I have always been a private person. I am not one to go and put a lot of stuff out there on Social Media. And when serious things happen, I tend to close the ranks even further.
When Mom was sick, that still was very much the way I handled things. When Mom passed almost 2 years ago, I now realize just how closed my ranks had become. Many of my friends on Facebook, I have cyber stalked you, meaning, I reveled in your joys, and prayed for your requests even if I never said anything.
For decades now it seems, I have always worked hours that many of my friends would be home, and we could share. So, I once again have become painfully aware of the Island I have become.
I have had some wonderful time with my sister, reconnecting with her. And now I want to reconnect to my church family, my friends, and strengthen those bonds we once had.
Dad gave us a scare before Christmas, he is good, thank God. And we have a good handle on what we need to do to keep him around for a lot longer. (My joke with him is that he will be 113, and I will still be wheeling him around in a wheelchair, because I’m not ready for him to go…)
I want to be able to spend more time with family. at normal hours. I want to be in a place financially that if I need to spend more time with him, I can with no down side. And in the middle of this, one of my best friends that I had reconnected with was starting her adventure with Stella & Dot. She had an engraving sale.. and I got lockets for the girls to have something to remember their relationship with Mom.
And I love the pieces. And I prayed about it.
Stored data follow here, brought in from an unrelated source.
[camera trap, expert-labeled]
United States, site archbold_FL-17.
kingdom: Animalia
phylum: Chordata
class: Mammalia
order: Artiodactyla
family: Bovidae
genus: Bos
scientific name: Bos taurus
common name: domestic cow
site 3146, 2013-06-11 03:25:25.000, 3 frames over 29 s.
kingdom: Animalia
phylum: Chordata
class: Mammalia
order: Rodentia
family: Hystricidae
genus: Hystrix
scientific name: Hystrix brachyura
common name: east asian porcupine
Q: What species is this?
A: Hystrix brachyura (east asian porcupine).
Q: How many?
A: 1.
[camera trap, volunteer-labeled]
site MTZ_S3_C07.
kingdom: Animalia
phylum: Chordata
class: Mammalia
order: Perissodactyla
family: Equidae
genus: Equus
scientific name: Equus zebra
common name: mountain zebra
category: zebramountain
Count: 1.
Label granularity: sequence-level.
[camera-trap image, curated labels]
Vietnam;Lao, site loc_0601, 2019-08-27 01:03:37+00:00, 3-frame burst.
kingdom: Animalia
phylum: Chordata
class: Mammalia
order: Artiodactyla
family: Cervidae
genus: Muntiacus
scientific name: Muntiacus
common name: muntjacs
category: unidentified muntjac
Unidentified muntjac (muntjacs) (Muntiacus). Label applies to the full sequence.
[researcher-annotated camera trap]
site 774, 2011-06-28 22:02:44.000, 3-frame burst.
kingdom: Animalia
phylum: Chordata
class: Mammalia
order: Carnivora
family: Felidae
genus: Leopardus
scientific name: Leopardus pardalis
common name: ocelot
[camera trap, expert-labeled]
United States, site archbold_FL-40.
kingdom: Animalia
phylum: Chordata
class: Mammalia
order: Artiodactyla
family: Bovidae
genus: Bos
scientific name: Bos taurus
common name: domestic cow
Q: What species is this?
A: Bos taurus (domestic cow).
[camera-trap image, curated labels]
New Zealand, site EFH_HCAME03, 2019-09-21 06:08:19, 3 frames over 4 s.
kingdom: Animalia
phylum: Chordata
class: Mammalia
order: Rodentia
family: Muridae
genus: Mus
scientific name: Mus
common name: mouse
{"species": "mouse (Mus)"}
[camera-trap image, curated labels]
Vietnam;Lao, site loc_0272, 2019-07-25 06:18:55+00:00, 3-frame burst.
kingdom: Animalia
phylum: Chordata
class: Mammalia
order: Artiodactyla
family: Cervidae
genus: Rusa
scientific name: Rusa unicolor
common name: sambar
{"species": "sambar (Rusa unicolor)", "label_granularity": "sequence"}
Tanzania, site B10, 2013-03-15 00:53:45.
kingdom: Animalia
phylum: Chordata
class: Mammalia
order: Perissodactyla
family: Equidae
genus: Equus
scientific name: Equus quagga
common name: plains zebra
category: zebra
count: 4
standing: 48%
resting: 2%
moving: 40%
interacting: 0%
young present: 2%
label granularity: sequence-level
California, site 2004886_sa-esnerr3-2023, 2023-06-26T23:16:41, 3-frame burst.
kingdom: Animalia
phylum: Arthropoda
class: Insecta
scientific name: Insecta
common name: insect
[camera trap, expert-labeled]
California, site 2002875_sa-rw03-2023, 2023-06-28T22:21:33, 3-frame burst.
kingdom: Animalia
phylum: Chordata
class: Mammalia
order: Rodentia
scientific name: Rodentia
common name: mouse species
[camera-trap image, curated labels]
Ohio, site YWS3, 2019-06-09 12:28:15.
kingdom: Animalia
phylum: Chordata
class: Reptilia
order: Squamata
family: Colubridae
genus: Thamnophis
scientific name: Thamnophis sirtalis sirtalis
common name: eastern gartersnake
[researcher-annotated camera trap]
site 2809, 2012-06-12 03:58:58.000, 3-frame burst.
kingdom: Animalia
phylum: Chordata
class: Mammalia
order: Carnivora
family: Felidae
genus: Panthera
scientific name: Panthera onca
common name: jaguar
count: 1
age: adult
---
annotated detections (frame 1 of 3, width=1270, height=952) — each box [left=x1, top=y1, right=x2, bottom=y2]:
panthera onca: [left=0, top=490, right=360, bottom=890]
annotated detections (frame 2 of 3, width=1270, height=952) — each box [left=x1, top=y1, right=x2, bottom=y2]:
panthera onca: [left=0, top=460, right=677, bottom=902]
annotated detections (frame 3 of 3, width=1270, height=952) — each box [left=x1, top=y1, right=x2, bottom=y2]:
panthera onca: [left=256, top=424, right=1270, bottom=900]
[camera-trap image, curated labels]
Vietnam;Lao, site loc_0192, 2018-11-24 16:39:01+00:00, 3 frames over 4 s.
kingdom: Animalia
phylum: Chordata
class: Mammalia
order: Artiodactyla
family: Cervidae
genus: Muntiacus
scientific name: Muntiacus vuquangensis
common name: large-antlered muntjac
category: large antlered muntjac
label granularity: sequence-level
And mulled it over, and prayed some more, and then one night as I was working, and taking a break, talking it over with God… He reminded me of a tip I was given, a surprising tip from a really great guest at the hotel. Since he was up early, and I was there early, we would talk about his career in the Military, and then as a Peace Officer, and Dad’s work in both those fields, If I remember correctly, he was a medic on the helicopters that would come and bring back the wounded. I digress. Anyway, I felt like God was telling me it was time.
And I started. The most difficult thing, is I don’t want people to think I am only coming to them to sell them stuff. I really want to use it an excuse to get together, to reconnect, to bond. And let God take the rest of it as he sees fit.
I am also excited to hear of the different ways this company gives back to the community. And the way it started, the name honoring their Grandmothers. There is just a lot to love about this company.
As you can tell, I’ve spent a lot of time learning about this company. But, the biggest thing, is I want to be connected again. I want to be able to reach out, and do things with people again. I am way too young to be this much of a hermit. Thank you for taking time to read this. I know its kinda all over the place, as my mind can be sometimes. I just wanted this part of my story out there.